De plástico
Es lamentable que ningún Gobierno hasta ahora se haya puesto a trabajar en serio sobre lo que podría significar desechar guantes y máscaras a diario
Aunque algunos hayan querido encontrar paralelismos, la crisis humana que provocó el virus del sida fue distinta a la actual. La infección que marcó los años ochenta roza ya los 40 millones de muertos y sigue golpeando con dureza al continente africano y los núcleos de mayor pobreza del mundo. Cuesta pensar que desde el primer caso detectado en España, en octubre de 1981, hasta la concreción de la enfermedad pasaron casi dos años. Poco que ver con la velocidad de reacción actual, que incluso nos parece lenta e ineficaz. Lo hiriente es que esa enfermedad fue un estigma, lo sigue siendo, y jamás en España se les ha dedicado a los fallecidos un homenaje colectivo de carácter institucional. ¿Por qué? Porque las categorías de la muerte también están sujetas, como todo, a la poderosa influencia de la propaganda. La presencia del VIH introdujo en nuestras costumbres el uso masivo del preservativo. Incluso aquel mal menor trajo la terca campaña desinformativa de iglesias y de los grandes colectivos conservadores, que jugaron con la vida de los jóvenes sin que hoy en día hayan pedido perdón por oponerse a campañas sanitarias e higiénicas imprescindibles.
El preservativo de uso cotidiano podría sumarse a las mascarillas y guantes profilácticos si esta crisis se empeña en variarnos las costumbres. Es lamentable que ningún Gobierno hasta ahora se haya puesto a trabajar en serio sobre lo que podría significar desechar guantes y máscaras a diario. En España se recomienda usar y tirar 40 millones de unidades al día y nadie se pasma del horror que eso significaría. La basura plástica regresa con fuerza, precisamente cuando antes de la crisis andábamos en el empeño de reducir de manera significativa nuestro abuso de ese material por razones ecológicas. Todo eso ha quedado olvidado, y en la vuelta a la normalidad nadie habla de reducir los envases, limitar el plástico en comercios y atajar la inercia en favor de la contaminación de grandes ciudades, que incluso se apunta como causa que potenció una mayor mortalidad del virus. Poca presencia tiene la ecología en esta desescalada. Si acaso, para teledirigir el dinero hacia algunas empresas dominantes que han encontrado un agujero por el que demandar más dinero público. Ha comenzado una carrera alocada para convertir a los Estados en el papá pródigo tras décadas de anatematizarlo.

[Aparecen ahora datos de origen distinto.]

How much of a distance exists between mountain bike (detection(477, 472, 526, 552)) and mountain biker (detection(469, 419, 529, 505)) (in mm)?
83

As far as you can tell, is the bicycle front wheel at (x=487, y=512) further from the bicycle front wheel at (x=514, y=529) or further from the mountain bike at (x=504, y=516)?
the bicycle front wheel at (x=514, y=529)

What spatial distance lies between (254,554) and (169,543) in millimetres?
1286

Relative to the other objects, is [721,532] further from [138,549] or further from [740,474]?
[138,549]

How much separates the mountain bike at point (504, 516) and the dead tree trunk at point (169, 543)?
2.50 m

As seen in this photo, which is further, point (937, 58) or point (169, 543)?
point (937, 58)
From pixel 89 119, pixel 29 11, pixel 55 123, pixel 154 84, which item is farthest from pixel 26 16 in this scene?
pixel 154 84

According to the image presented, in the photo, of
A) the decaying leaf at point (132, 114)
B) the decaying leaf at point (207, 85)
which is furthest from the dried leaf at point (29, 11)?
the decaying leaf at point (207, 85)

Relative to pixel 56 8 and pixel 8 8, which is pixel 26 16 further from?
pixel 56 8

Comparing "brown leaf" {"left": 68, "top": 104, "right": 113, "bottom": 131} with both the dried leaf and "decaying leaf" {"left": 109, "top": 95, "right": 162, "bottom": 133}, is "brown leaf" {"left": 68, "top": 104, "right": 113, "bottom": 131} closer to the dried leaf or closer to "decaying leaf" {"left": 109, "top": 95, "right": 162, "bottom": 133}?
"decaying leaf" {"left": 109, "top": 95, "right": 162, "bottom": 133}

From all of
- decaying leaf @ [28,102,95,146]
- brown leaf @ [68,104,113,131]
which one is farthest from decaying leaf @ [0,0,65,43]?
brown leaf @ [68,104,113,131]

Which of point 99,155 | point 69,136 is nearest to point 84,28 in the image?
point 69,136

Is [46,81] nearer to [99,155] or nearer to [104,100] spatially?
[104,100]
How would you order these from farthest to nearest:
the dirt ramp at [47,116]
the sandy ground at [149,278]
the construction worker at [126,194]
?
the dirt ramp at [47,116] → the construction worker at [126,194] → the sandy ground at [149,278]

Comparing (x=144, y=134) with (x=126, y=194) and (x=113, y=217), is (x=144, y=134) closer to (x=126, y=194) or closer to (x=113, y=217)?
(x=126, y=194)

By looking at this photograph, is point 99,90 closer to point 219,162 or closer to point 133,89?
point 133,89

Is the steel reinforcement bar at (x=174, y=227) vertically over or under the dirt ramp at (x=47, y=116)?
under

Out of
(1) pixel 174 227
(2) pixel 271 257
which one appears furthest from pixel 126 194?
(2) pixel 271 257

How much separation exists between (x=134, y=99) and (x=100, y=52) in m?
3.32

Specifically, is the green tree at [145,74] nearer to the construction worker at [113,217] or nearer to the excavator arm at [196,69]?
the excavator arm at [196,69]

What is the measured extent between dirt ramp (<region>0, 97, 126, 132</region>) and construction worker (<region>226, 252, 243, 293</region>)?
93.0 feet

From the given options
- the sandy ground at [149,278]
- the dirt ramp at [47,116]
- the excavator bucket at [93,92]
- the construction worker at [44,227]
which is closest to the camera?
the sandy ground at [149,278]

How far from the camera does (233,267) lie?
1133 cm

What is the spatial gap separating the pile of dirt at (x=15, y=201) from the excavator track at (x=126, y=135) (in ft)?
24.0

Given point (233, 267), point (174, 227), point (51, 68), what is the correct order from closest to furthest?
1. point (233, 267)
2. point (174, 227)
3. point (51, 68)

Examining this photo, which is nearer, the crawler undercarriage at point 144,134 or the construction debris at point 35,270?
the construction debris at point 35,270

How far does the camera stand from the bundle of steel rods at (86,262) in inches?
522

Más grave aún es que hayamos olvidado la cooperación internacional, reducida a escombros tras décadas de recortes. Hay países que luchaban por denunciar déficits democráticos. Unos con altavoces mediáticos como Venezuela o Nicaragua, y otros con sordina interesada como Chile o Bolivia. Hay dictaduras, líderes mesiánicos y abusos de poder que han encontrado en la crisis su pilar de apoyo. Hay presos por sus ideas, víctimas del desamparo y la marginación, cuyos cerrojos son ahora más sólidos. Si no sabemos dónde estamos, resulta absurdo preguntarnos adónde vamos. No es un cambio de régimen, como se han apresurado a gritar los que quieren salir más privilegiados aún de esta crisis. Es sencillamente un cambio de dieta. Mientras algunos festejan la pizza y la coca-cola a diario para niños sin recursos, en un chiste dañino que no se atreverían a hacer con la salud de sus hijos, la realidad es que el plástico nos va a recubrir, alimentar y envolver en los próximos años. Pero no se olviden de una cosa, las personas no somos de plástico, aún.